From the first line to the last, print the material exactly, skipping the pictures.
-- EXERCISE DATA follows --
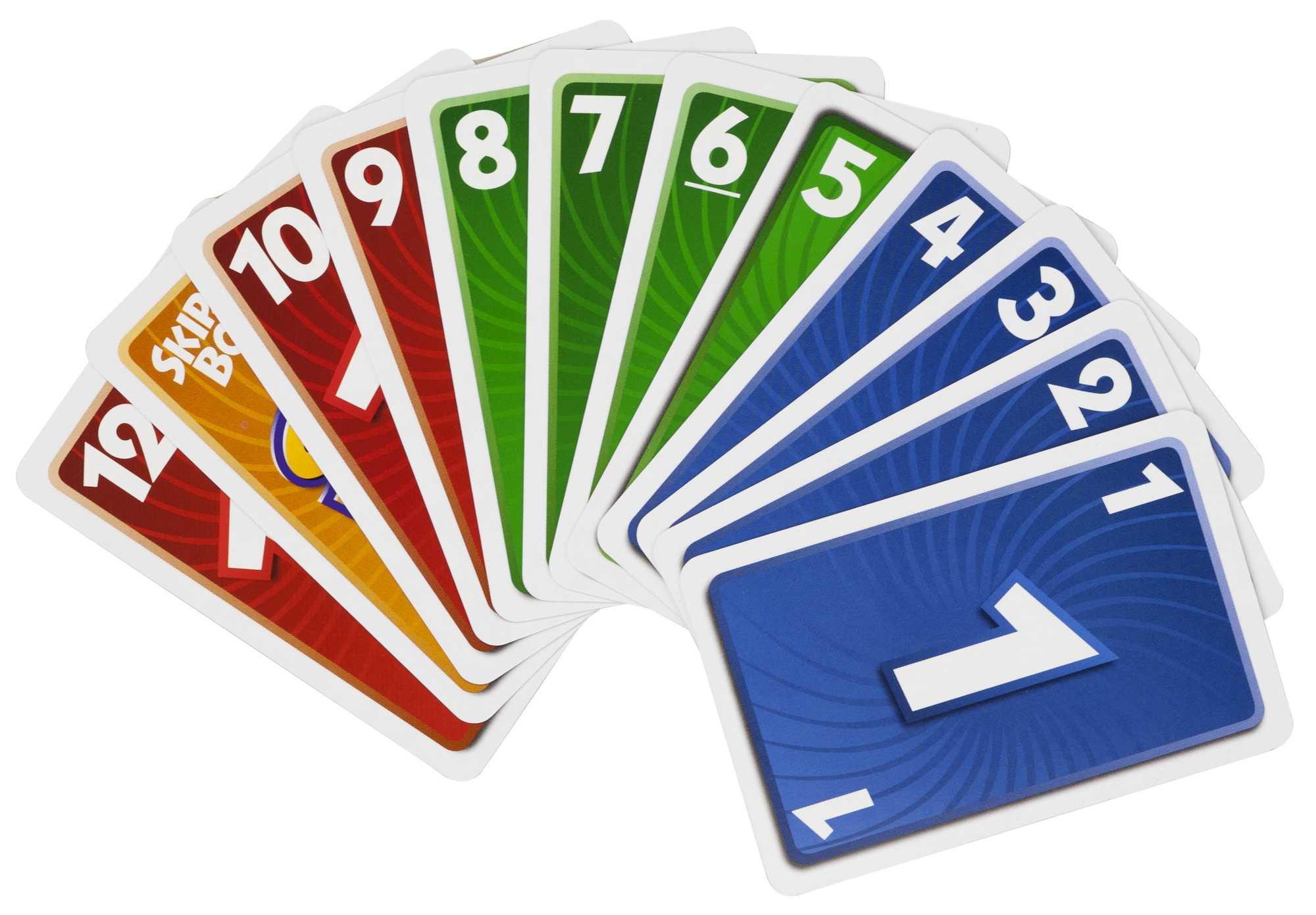 Skip-Bo Gra - Image 3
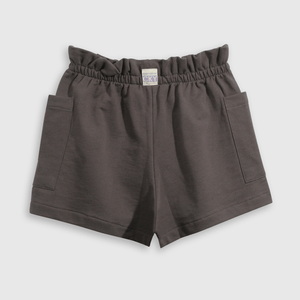 Short Negro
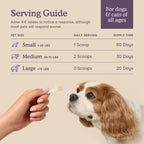 Calming Supplement product image 4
-- EXERCISE DATA concluded --
TASK OUTPUT ▸
 Skip-Bo Gra - Image 3
 Short Negro
 Calming Supplement product image 4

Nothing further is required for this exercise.